日本以外全部沈没

日本以外全部沈没―パニック短篇集 (角川文庫)

日本以外全部沈没―パニック短篇集 (角川文庫)

筒井康隆が1962〜1976にかけて書いたスラップスティック短編をまとめた『日本以外全部沈没』を読んだ。これを買ったのは、別に大御所の手による本だからではない、完全にこの妙なタイトルに負けたのである。こんなヒネリのないタイトルなのに、見た瞬間「プッ」と吹いてしまいそうな絶妙さ。

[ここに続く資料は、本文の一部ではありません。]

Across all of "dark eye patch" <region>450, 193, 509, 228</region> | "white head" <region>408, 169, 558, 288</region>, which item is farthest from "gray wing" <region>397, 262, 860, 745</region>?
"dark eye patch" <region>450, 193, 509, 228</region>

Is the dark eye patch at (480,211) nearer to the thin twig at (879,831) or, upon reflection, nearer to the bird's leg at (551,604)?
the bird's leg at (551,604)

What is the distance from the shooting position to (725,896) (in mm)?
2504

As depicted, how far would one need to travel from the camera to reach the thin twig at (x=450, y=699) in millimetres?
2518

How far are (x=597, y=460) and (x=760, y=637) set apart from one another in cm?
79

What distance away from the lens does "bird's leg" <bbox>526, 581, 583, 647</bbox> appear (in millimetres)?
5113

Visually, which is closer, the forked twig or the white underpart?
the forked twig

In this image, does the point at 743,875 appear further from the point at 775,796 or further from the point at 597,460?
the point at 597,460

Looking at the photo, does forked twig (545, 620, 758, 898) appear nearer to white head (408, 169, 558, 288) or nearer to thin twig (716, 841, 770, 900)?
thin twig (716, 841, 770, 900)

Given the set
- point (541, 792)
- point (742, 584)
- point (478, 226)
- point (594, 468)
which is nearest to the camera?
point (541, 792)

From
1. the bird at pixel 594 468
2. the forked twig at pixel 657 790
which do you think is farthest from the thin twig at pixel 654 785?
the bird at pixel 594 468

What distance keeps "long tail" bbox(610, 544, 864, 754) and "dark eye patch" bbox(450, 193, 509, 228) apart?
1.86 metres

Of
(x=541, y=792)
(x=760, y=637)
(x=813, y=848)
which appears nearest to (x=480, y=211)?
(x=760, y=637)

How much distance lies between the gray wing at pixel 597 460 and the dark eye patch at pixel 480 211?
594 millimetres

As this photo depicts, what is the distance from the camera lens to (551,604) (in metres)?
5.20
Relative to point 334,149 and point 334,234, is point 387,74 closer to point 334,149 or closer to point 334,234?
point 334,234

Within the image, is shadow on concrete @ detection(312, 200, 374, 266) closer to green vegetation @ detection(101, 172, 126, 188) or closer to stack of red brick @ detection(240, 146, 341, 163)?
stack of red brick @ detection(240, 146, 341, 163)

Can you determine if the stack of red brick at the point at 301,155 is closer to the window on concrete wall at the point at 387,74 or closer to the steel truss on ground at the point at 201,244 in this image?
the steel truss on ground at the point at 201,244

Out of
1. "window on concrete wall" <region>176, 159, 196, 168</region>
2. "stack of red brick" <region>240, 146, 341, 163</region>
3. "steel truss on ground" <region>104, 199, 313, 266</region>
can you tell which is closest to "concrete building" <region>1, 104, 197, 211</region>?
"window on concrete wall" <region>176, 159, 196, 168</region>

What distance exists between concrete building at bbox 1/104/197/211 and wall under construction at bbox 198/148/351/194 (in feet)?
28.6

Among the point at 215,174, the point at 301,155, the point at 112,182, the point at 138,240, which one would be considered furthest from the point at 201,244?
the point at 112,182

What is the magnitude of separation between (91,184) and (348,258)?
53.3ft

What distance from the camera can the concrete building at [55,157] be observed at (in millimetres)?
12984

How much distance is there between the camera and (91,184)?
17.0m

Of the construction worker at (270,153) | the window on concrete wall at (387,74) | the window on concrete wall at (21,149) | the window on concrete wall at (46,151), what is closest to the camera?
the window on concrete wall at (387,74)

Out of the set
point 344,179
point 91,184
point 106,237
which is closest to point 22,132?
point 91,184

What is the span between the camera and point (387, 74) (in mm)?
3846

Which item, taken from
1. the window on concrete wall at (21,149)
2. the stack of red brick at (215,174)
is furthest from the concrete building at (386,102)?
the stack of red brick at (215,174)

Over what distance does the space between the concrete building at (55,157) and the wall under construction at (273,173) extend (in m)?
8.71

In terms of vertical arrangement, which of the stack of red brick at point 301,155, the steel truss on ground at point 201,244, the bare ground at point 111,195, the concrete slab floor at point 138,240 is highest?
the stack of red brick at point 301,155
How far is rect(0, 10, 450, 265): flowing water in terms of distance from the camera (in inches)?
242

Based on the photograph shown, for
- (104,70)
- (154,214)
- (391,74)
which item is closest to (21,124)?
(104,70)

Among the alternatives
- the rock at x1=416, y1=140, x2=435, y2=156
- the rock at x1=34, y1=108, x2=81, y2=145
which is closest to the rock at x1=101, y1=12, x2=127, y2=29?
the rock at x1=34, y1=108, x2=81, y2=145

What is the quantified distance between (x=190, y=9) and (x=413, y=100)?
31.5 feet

表題作『日本以外全部沈没』は、タイトルを見てのとおり、日本SFの金字塔、小松左京日本沈没』のパロディである。今年は『日本沈没』が映画化されるということで、書店には新訳版が平積みされているが、それにあわせたか今回まさかの映画化を果たしたらしい

内容は、これまたタイトルどおり。地殻変動により日本を除くほぼすべての大陸が海中に没してしまい、世界各国の人々が日本に避難してくる、というもの。限りある陸地の所有者ということで、日本人は特権階級となり、各国首脳は日本の首相のご機嫌を伺う毎日になってしまうのだ。書かれた当時の世界の著名人がぞろぞろ出演し、それぞれ愉快な落ちぶれっぷりを披露してくれる。問題は、俺が生まれる前に書かれた本なので、解説があるとはいえ出演者たちが何者なのかよくわからん、という点である。そのせいで、いまいち笑いどころがわからない。

面白かったのは、むしろ他の短編か。

『あるいは酒でいっぱいの海』は、どこかで聞いた語感だなぁ、と思っていたが、エイヴラム・デイヴィッドスン『あるいは牡蠣でいっぱいの海』からとったものらしい。『牡蠣で〜』のほうも、大変なバカSFらしく、山本弘が『トンデモ本? 違う、SFだ!』でも触れていた。が、『酒で〜』も何考えてるんだお前は、と突っ込みたくなるショート・ショート。タイトルそのまんまの内容である。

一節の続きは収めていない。